## [PROBLEM DESCRIPTION]
The listing below should be written out word for word, with its pictures removed.

## [INPUT DATA]
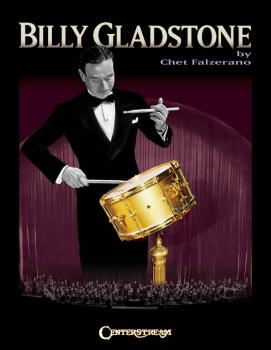 Billy Gladstone (HL-00001027)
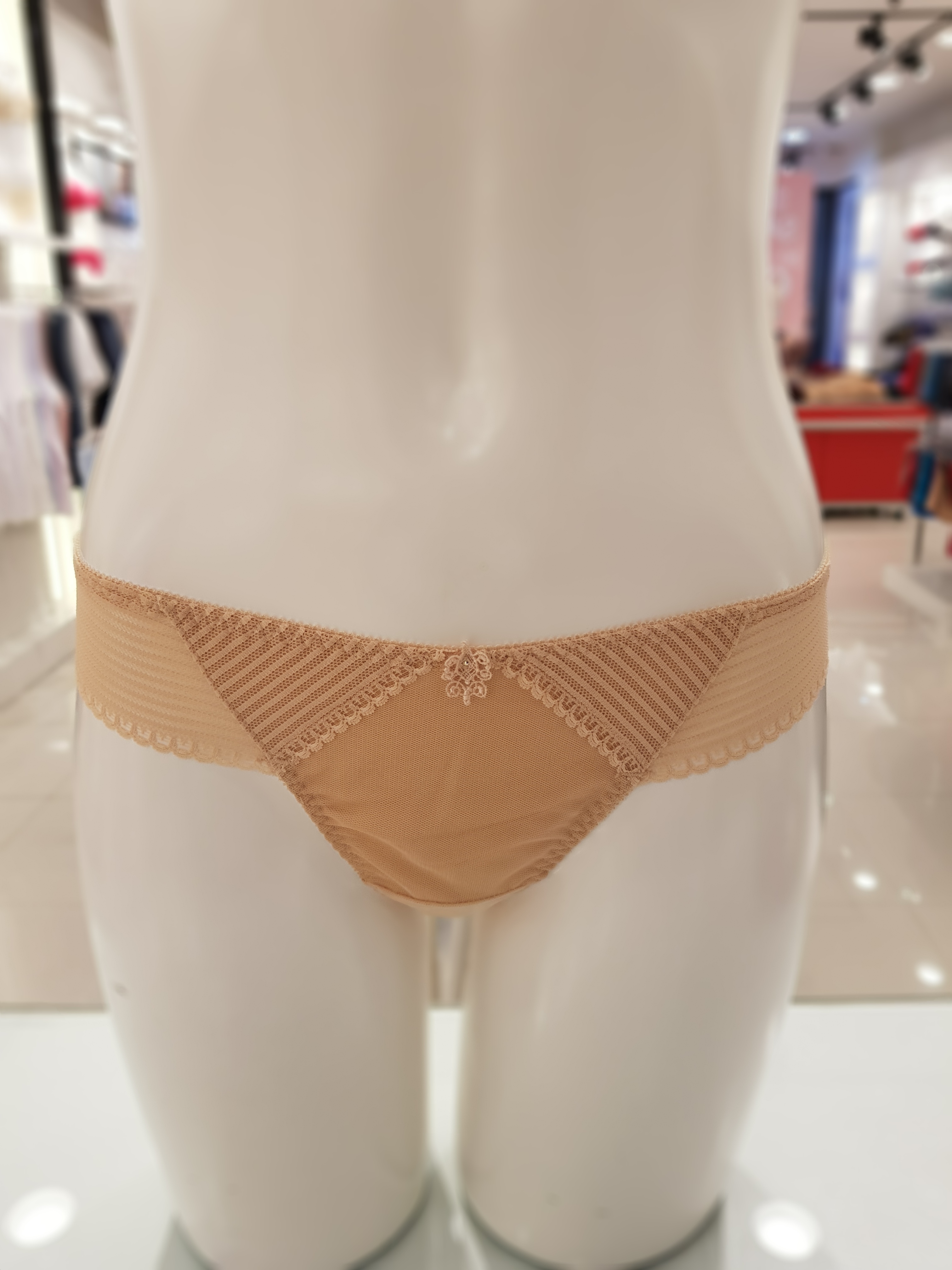 Venus Double Wing Fresh Skin Pant VPT0821OB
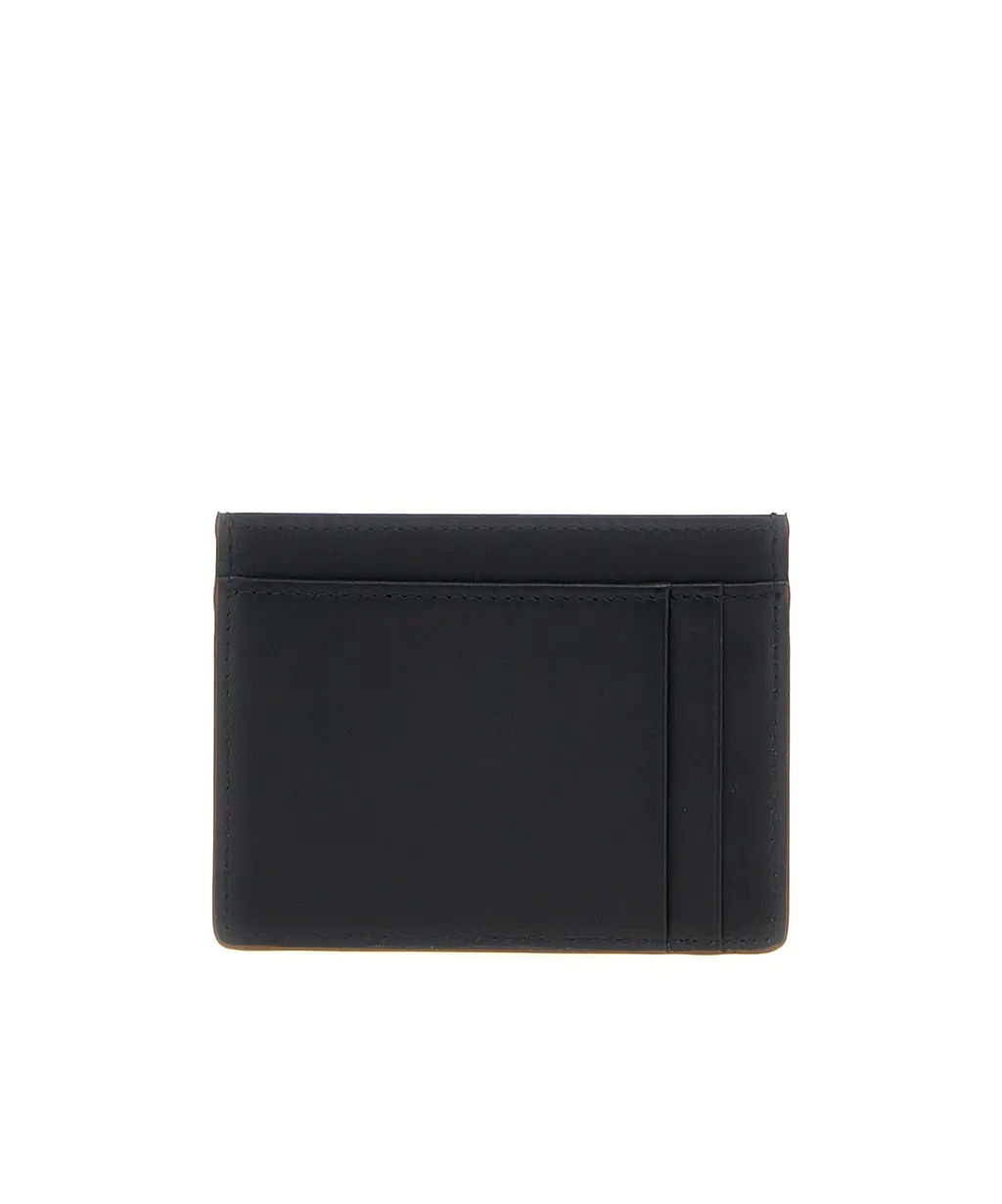 Logo Card Holder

## [SOLUTION TO THE PROBLEM]
 Billy Gladstone (HL-00001027)
 Venus Double Wing Fresh Skin Pant VPT0821OB
 Logo Card Holder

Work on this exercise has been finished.